Other groves in the park, however, have yet to receive similar protection. According to the Mercury-News, a lack of federal funding, local concerns about smoke from controlled burns, and administrative procedures have knee-capped efforts to increase fire resiliency. In addition, California’s drought from 2012 to 2016 killed millions of firs, incense cedars, pines and other conifers in the Southern Sierra Nevada, and those are now providing fuel for potentially catastrophic wildfires around many of the untreated sequoia groves.

Last year, the Castle Fire killed between 7,500 and 10,600 giant sequoias, an estimated 10 percent to 14 percent of all the sequoias in the world, mostly in Sequoia National Forest. At that time, 22 groves burned, about 10 of them severely.

Tim Borden, sequoia restoration and stewardship manager for the Save the Redwoods League, told the Mercury-News on Friday that he worries a similar event is now playing out this week. The Bay Area newspaper reported that not only are the two fires in Sequoia National Park threatening multiple groves, a third fire, the Windy Fire, has already severely damaged at least one giant sequoia.

The Windy Fire is blazing through the Tule River Indian Reservation and Sequoia National Forest in Tulare County, according to the Mercury-News. It is currently 25,191 acres in size and only 4 percent contained.

Oriole Lake Grove in Sequoia National Park and Peyrone North and South groves in the neighboring Sequoia National Forest, with trees up to 2,000 years old, were also burning according to a report by ABC News. Borden told the Bay Area News Group that “These groves are just as impressive and just as ecologically important to the forest. They just aren’t as well known. My heart sinks when I think about it.”

An evacuation warning is in place and people currently subject to the evacuation warning were urged to be prepared to leave the area if the warning is raised to an evacuation order.

Kings Canyon National Park remains open, but Sequoia National Park is closed to the public. Air quality has severely deteriorated in the area near Kings Canyon and in Three Rivers. Particulate matter numbers were in the hazardous range over the weekend. The smoke has traveled to communities farther away from the national parks and public lands and is causing hazardous air quality as far away as the Central Coast and the Bay Area as well.

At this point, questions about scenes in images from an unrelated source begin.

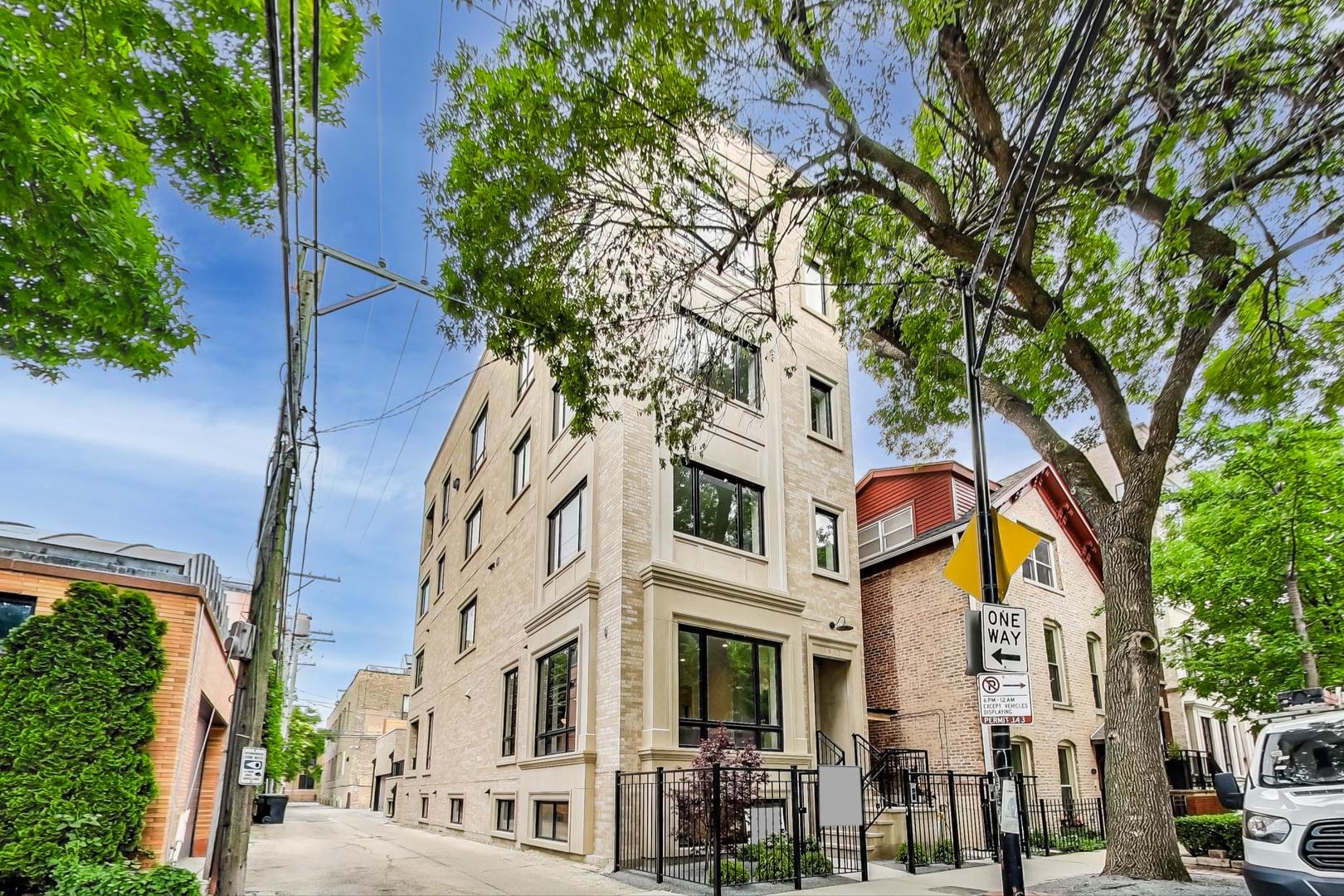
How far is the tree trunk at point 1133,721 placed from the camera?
9.44 m

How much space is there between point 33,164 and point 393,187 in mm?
3690

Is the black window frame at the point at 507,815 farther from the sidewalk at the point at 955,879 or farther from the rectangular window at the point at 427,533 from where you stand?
the rectangular window at the point at 427,533

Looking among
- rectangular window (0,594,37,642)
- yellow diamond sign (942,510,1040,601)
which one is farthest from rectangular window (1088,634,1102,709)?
rectangular window (0,594,37,642)

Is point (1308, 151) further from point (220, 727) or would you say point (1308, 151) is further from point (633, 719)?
point (220, 727)

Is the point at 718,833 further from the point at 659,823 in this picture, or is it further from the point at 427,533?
the point at 427,533

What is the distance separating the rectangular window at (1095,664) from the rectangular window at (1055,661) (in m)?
1.65

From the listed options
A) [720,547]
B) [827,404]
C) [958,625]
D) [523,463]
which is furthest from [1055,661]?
[523,463]

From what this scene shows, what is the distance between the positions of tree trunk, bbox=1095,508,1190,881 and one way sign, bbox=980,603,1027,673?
3130 millimetres

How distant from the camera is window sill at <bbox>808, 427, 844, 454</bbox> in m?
18.4

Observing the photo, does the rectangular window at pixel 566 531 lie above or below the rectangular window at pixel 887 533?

Continued protection and mitigation measures for all sequoia groves within the fire area, including the Giant Forest Sequoia Grove are planned for the next few days. Structure protection planning and mitigation efforts for National Park infrastructure will also be taking place. Indirect dozer line construction on Cal Fire protection areas and the western park boundary are planned in order to provide for structure protection at risk in Three Rivers and the surrounding community, according to the Sequoia National Park Incident Information System.